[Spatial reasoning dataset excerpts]
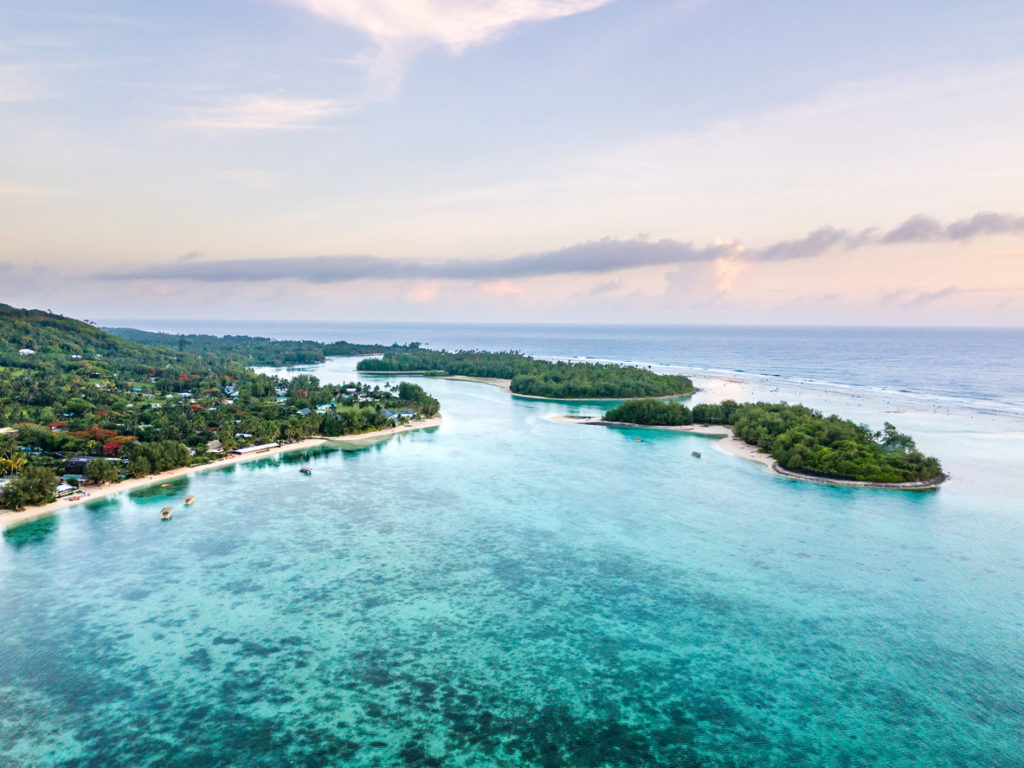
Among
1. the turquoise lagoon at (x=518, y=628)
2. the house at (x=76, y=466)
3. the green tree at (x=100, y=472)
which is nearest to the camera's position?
the turquoise lagoon at (x=518, y=628)

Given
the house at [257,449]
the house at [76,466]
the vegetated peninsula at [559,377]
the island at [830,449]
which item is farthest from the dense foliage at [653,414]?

Requirement
Update the data above by changing every "house" to "cabin" and leaving everything else as it is. Omit the pictures from your answer.

Completed exercise
Among
1. the turquoise lagoon at (x=518, y=628)
2. the cabin at (x=76, y=466)
3. the green tree at (x=100, y=472)
which is nearest to the camera's position?
the turquoise lagoon at (x=518, y=628)

Given
the cabin at [257,449]
the cabin at [76,466]
the vegetated peninsula at [559,377]
the island at [830,449]
which item is farthest from the dense foliage at [653,414]?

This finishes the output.